* REQUIRED ACTION 1
In the forum thread about hashing archived web pages, copy the passage from "this is why" to "like 1-2Gs here.", word for word.
* REQUIRED ACTION 2
Pick up the forum thread about hashing archived web pages after its final post and write what comes next.

-------- EXERCISE TEXT --------

I wanted to bounce this idea.

The big keypoint here, is weather or not a hash is considered copyrighted content. If I hash a proprietary file, or website, or anything else proprietary, is the hash still protected by the original file's copyright? Everything I've been able to find on this says no.

The other issue is matching the format between the user's browser and the verification site, so that the hashes line up in the first place. maff & mht look like they are dead. This would require a good amount of work, but there are already extentions to save the web page into a single file,
addons.mozilla.org/en-US/firefox/addon/save-page-we/
chrome.google.com/webstore/detail/save-page-we/dhhpefjklgkmgeafimnjhojgjamoafof?hl=en-US

There aren't as many as I thought there would be, but they do exist, save page WE is GPLv2, so the method they use to create the single page archive could be copied verbatim on the verification site, or a new format could be created (I'm thinking something like just tar the output of the browser's "save complete page", the folder and the file, not sure if that would line up cross browser), for use on the verification site, and the user's browser via webext.

Is this idea worth exploring? Do you think anyone would bother to use it, or just continue to deal with archive.is and the like's censorship?

Attached: save_page_we.png (254x148, 4.54K)

Other urls found in this thread:

lennartb.home.xs4all.nl/fingerprint.html
reactjs.org/)
web.archive.org/web/20180328221121/https://8ch.net/tech/res/883963.html#q890152
github.com/webrecorder/webrecorder
twitter.com/NSFWRedditGif

this is why I hate buzzwords

Something like this might be a legitimate use of a blockchain.

Extremely useful, get to work! I’ll pay you when you’re done if you post your wallet address or a patreon or something. I want this done now. This project is vital to free speech. If you do a good job I’ll seriously send you good money like 1-2Gs here.

i'm not into the blockchain meme, that seems like a lot of bloat to simply match hashes between a client and server

that's good to know, I'm sure I would take donations because I don't hate money, but the whole thing would be GPL, even the server side. that's the only way to avoid the censorship, even if (and i have to do more research on this) the hashes are not considered copyrighted content, that doesn't mean it couldn't get sued offline. GPL client and server side would make that irrelevant.

Thinking about this further, a browser side archiver would cause nothing but problems due to website's changing their output based on user-agent and other things. The client side would likely be a separate client.

-archiver core
-create the archive and the hashes, CLI front-end

-client side
-GUI for archiver core

-server side
-website that use's archiver core, delete's the archive and only use's the hash afterwards, store's in the database, search functions, etc.

does the EFF answer questions like this regarding the copyright status of a hash?

What about ads? Every person that tries archiving website X will be shown a different set of ads thus creating non matching hashes. Obviously you could block ads as default but then you wouldn't be making a perfect copy of the website. The other archivers make it possible to check who was advertising on a given website at a random time period for example

Following up on what said
You would need to apply some heuristics on what to cull in your hash data.
You have things like ads / tracking ids like was suggested before, but you have much more benign things as well.
- Dates
- Customization for specific user agents (not common in modern times)
- Paywalls
- Membershipwalls
- username of a logged in user

One solution would be to take the DOM tree and for all of the nodes below height X with children and compute the hash for them.

that's a good point, i didn't think about that. 3rd party domains could be blocked from the archive, most ads come off a different domain, but that might also block out other stuff.

-------- SUPPLIED MATERIAL --------

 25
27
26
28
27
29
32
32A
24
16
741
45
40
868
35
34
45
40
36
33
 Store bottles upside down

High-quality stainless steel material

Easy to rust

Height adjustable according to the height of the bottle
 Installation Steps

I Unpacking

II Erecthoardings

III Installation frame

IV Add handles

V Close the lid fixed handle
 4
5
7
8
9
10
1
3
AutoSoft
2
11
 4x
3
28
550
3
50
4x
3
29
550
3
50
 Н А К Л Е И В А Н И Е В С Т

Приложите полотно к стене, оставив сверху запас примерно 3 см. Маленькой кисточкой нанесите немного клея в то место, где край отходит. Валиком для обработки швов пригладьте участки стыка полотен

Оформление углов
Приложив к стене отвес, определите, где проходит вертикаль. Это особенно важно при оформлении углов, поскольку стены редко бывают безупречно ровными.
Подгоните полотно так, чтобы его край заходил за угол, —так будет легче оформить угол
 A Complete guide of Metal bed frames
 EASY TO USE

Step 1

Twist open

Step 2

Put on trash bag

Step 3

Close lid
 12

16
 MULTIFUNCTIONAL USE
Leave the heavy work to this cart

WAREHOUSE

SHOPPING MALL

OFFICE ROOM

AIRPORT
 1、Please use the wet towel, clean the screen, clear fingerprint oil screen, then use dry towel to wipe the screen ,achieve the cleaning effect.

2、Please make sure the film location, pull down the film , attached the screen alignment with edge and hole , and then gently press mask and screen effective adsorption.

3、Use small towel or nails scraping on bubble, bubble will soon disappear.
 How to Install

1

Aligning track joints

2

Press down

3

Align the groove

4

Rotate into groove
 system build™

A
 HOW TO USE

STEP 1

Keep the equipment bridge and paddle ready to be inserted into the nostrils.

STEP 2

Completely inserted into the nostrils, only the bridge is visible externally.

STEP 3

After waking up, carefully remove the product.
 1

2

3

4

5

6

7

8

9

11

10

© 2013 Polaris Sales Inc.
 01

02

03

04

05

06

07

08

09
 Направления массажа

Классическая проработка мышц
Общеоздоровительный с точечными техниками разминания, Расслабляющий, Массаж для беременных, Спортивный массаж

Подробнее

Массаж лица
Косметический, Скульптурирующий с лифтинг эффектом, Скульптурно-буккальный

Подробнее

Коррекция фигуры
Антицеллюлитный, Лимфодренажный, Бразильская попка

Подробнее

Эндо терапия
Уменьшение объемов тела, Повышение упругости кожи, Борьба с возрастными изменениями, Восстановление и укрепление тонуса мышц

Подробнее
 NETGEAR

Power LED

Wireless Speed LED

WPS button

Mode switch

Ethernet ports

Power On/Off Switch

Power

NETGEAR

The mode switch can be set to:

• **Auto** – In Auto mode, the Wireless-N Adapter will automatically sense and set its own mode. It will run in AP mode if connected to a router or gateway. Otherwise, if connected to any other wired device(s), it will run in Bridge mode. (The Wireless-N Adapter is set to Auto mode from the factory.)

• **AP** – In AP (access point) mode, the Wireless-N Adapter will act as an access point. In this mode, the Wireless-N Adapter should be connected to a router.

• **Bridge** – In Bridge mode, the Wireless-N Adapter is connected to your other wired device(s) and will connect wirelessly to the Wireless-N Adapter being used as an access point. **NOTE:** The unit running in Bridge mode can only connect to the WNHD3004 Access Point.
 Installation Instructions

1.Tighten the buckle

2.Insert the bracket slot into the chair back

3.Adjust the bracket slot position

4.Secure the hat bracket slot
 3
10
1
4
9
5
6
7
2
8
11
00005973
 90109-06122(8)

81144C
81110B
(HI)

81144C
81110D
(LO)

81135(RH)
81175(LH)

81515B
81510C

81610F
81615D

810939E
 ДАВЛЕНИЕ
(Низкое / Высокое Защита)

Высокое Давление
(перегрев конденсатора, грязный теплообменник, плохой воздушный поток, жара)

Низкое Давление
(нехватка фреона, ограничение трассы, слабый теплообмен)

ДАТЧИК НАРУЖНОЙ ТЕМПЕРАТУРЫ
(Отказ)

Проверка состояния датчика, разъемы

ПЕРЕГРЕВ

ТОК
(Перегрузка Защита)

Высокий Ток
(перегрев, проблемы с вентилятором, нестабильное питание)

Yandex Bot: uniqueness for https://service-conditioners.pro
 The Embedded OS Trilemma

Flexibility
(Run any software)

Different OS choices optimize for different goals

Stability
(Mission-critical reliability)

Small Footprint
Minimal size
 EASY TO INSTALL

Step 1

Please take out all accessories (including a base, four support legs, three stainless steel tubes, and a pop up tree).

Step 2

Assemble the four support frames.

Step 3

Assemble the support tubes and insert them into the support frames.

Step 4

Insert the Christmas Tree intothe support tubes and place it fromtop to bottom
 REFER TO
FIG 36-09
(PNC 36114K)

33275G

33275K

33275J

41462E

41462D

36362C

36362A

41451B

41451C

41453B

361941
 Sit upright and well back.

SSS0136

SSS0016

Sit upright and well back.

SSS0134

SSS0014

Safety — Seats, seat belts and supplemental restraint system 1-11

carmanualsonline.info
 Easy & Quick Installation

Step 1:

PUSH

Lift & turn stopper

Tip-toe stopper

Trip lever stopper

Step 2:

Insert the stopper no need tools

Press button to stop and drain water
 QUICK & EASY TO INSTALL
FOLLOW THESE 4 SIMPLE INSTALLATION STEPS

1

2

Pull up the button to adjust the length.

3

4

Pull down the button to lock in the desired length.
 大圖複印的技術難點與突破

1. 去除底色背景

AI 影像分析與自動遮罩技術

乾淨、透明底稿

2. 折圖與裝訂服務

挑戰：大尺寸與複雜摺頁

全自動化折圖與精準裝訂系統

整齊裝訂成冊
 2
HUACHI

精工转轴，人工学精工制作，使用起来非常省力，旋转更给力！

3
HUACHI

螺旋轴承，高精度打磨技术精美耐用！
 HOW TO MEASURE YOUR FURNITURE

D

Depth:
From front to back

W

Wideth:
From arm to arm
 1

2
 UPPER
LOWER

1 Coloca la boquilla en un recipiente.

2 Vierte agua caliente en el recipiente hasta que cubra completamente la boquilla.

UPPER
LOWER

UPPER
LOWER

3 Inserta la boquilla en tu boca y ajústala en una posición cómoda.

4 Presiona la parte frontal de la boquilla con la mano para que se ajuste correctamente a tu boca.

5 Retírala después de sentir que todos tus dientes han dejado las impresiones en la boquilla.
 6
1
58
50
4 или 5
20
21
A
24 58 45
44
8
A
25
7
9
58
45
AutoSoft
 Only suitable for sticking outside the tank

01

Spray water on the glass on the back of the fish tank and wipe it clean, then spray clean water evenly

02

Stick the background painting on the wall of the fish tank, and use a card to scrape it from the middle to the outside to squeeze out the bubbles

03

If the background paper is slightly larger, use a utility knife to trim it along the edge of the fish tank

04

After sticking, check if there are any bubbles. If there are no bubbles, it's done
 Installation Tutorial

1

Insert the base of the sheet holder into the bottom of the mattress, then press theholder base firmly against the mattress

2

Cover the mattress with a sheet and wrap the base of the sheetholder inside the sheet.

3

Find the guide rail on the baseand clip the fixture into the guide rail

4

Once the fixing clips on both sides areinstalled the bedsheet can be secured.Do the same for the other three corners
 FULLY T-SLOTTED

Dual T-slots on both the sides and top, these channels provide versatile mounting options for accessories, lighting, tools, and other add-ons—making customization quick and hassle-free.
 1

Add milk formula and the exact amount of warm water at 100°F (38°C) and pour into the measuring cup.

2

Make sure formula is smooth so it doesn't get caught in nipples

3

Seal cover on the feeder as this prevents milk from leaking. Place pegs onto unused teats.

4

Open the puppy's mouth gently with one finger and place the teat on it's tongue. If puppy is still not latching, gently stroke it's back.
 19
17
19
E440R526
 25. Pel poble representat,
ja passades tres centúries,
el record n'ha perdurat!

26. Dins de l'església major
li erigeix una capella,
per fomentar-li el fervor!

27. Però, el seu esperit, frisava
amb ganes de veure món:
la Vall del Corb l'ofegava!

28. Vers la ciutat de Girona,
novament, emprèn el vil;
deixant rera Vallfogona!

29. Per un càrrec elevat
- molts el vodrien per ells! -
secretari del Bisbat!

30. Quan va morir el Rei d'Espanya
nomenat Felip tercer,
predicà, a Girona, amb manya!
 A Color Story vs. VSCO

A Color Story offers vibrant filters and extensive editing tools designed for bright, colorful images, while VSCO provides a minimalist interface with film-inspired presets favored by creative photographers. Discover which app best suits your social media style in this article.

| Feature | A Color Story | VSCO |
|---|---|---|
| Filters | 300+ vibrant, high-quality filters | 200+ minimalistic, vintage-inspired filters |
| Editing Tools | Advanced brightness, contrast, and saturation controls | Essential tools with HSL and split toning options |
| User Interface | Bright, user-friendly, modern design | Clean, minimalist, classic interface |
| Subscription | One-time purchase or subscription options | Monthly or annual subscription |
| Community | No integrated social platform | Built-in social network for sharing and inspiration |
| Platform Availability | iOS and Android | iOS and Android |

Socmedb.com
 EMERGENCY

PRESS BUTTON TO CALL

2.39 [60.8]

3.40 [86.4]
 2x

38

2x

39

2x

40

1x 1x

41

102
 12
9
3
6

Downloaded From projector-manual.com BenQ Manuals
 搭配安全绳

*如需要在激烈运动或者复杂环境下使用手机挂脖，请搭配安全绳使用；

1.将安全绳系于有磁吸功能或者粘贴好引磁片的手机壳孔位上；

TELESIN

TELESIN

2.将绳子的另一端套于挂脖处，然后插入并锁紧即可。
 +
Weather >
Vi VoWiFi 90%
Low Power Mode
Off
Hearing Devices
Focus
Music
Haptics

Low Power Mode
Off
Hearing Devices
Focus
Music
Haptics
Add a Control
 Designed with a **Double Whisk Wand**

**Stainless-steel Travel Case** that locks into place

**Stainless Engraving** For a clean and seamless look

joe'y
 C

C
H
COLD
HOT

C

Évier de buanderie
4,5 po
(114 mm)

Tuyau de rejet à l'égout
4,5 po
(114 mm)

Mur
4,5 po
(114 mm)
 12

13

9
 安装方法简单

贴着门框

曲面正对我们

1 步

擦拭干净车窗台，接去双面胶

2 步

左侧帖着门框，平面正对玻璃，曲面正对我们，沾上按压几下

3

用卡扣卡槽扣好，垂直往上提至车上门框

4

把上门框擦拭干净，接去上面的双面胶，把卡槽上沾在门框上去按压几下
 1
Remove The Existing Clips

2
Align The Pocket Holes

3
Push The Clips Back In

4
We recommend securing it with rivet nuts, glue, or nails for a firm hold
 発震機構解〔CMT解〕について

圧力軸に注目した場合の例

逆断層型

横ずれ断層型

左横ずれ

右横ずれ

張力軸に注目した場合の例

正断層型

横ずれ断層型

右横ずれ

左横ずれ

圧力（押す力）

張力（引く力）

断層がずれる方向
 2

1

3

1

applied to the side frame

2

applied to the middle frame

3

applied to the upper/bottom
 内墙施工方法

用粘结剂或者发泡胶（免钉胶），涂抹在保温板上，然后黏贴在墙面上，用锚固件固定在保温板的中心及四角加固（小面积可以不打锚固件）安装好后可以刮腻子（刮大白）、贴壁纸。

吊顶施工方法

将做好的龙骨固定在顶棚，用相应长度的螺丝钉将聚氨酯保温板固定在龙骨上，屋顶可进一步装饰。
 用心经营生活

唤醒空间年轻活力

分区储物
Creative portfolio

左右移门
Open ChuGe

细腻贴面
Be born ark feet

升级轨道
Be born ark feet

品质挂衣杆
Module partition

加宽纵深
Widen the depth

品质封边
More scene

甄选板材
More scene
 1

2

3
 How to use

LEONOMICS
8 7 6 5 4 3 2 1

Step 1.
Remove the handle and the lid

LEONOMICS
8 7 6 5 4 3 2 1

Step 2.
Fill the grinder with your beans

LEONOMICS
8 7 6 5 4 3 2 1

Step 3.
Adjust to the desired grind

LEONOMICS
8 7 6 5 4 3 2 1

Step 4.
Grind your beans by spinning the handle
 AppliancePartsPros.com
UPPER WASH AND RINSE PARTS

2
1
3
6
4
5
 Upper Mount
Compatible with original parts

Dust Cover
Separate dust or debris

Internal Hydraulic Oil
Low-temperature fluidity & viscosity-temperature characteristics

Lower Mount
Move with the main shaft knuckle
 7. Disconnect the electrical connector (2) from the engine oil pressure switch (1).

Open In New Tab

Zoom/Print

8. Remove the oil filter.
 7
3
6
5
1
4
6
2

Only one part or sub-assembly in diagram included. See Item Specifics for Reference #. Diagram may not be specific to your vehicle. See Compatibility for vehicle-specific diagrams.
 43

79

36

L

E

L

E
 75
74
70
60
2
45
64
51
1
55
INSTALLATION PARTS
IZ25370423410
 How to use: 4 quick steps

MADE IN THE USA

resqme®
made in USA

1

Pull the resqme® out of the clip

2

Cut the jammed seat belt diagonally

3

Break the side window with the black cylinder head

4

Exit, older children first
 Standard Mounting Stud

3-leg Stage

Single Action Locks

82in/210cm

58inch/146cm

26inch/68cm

--------

* EXERCISE OUTPUT 1
this is why I hate buzzwords

Something like this might be a legitimate use of a blockchain.

Extremely useful, get to work! I’ll pay you when you’re done if you post your wallet address or a patreon or something. I want this done now. This project is vital to free speech. If you do a good job I’ll seriously send you good money like 1-2Gs here.

* EXERCISE OUTPUT 2
The only way I can think to deal with that is to hash all of the individual files in the archive, and then provide all of the hashes. Page location layout might be approaching copyrighted territory, but I don't see a way around it. The client could then have an option to remove any files that don't match the server's hash (or save another copy), which would leave only a verified page, whatever was deleted would just fail to load.

Another possibility is to hash only the source. Or extract all of the text content and hash only that. Hashing only the source still might cause problems with dynamic pages and ad content, you could remove all the javascript, but then half the internet isn't going to load at all.

Another consideration I saw checking out archive.is, is GeoIP targeting. archive.is sends the user's IP address to the site in a header (didn't know that), to match the user's location instead of the servers. I don't know any way to deal with that except to replicate the functionality on the server, delete the user's IP address afterward and allow for multiple correct hash's on the same website for the same exact time.

I think all of these options might need to be implemented to deal with these problems.
-Text Only
-Block 3rd Party
-No Javascript
-Individual File Hashes

That's becoming a lot of combinations.


if there's a paywall or membership wall or any kind of required login the disclaimer could be it's flat out not going to work and not expected to. there's no way a server is going to be able to replicate something behind a login wall. the page has to be publicly accessible in the first place.

Hashing every child in the DOM tree is interesting, but at that point you might as well provide the entire source yourself, your now providing the entire DOM layout, albeit hashed. I think that get's extremely copyright risky. It's a good idea though.

I was just being comprehensive when listing stuff like a paywall.
That is not what I said. Please reread it. I just noticed I accidentally said height instead of depth.
To reiterate my idea. You take all the nodes with the depth below a threshold and then create a tree that mirrors the DOM tree but only includes the nodes you have hashes for. In this new tree you store the hashes you calculated. In order to cut down on mostly pointless hashes, I suggest to cull nodes which do not have any children.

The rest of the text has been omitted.